A Lagrangian relationship between the PST and the Sen formulations of chiral forms

TL;DR

This paper demonstrates the equivalence between PST and Sen formulations for chiral forms at the Lagrangian level by decomposing Sen actions into two PST actions, revealing their relationship and extensions to non-linear theories.

Contribution

It introduces a method to relate Sen and PST formulations through action modifications and field redefinitions, including the explicit realization of the Sen M5-brane action as a PST action.

Findings

Sen and PST formulations are equivalent at the Lagrangian level.

A procedure to decompose Sen actions into two PST actions is established.

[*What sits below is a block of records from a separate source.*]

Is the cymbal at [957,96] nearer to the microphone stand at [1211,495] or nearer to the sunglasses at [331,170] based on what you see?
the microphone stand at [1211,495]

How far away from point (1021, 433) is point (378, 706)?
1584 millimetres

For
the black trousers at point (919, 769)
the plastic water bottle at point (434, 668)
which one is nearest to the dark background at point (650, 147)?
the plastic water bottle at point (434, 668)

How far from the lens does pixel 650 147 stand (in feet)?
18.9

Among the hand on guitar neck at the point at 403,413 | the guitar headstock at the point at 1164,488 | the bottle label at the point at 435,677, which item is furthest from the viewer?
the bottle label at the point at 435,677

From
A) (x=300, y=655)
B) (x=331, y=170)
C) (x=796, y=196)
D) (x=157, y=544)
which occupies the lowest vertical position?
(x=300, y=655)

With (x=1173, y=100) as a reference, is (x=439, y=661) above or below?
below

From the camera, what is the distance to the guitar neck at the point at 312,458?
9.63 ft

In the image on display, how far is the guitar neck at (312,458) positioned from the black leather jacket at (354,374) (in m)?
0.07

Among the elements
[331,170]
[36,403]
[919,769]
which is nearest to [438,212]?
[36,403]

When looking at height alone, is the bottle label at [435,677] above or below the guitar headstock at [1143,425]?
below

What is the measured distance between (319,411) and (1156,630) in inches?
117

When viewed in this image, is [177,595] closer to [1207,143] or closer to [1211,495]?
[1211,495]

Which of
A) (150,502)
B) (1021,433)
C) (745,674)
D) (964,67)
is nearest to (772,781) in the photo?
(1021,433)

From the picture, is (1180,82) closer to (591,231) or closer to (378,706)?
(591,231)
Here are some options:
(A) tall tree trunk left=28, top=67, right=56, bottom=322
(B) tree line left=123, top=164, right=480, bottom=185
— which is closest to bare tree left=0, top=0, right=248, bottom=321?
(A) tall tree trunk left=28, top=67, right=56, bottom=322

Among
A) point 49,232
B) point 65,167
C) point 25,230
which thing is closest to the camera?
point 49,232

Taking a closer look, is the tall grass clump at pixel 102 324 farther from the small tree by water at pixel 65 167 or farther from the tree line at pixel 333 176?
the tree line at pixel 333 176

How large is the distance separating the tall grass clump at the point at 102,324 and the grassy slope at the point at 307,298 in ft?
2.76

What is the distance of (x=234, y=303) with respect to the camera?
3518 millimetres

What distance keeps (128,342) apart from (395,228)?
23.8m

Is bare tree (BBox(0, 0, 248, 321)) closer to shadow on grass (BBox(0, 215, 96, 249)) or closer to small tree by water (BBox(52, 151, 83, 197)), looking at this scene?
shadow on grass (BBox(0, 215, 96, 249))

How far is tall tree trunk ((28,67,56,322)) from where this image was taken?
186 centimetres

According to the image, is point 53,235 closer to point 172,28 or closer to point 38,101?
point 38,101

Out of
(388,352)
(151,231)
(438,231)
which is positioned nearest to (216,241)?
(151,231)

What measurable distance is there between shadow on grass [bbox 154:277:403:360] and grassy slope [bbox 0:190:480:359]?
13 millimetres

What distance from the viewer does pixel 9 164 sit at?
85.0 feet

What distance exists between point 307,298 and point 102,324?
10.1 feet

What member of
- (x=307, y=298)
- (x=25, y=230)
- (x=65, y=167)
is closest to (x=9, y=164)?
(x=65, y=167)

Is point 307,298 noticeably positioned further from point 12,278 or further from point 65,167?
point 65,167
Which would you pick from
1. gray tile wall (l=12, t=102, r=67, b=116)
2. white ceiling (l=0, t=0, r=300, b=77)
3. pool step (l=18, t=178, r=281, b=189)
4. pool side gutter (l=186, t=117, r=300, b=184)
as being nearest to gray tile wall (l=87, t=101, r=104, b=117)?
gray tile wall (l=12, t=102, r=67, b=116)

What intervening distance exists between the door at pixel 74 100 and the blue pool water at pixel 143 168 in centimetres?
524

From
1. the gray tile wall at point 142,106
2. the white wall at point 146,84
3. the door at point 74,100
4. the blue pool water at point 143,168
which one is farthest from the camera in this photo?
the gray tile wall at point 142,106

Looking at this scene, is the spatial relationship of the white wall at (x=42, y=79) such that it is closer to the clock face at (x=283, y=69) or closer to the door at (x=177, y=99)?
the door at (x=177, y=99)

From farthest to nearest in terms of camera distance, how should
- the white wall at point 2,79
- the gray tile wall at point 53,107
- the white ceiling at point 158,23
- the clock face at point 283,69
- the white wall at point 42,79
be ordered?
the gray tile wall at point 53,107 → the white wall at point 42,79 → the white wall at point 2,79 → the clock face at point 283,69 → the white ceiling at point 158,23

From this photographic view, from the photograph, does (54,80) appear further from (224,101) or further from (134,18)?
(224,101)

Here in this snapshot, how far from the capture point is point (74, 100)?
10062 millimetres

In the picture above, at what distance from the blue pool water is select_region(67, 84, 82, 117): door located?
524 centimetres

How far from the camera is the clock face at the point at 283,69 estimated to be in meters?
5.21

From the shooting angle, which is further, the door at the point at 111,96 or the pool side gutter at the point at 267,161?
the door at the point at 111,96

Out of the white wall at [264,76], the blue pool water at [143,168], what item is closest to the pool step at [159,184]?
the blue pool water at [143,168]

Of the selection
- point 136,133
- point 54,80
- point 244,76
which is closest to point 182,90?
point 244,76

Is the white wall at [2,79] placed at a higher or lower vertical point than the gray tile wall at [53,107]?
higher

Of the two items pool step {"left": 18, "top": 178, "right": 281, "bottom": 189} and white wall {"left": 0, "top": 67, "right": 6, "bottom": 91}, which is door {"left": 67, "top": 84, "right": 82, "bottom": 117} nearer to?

Extension to non-linear theories and external sources is discussed.

Abstract

In this paper, we show the equivalence between the PST and Sen formulations for chiral forms at the Lagrangian level. This is by discussing how an action in the Sen formulation for chiral forms can be separated into two PST actions, one with the correct sign the other has the wrong sign, reflecting the feature of the Sen formulation that it contains two chiral form fields, one physical the other unphysical, decoupled from each other. The key idea is to add extra terms to the Sen action such that the modified action contains a PST scalar and is also equivalent with the original one. Then after eliminating a self-dual field $Q$ and making appropriate field redefinitions, we obtain a sum of two PST actions. We also consider alternative actions in which extra terms are added to the Sen action to either eliminate the physical or unphysical degrees of freedom and such that the resulting action is identified with the PST action either with correct or incorrect sign. Generalisation to non-linear theories coupling to external source is discussed. The realisation of the Sen M5-brane action as containing the PST M5-brane action is also explicitly shown.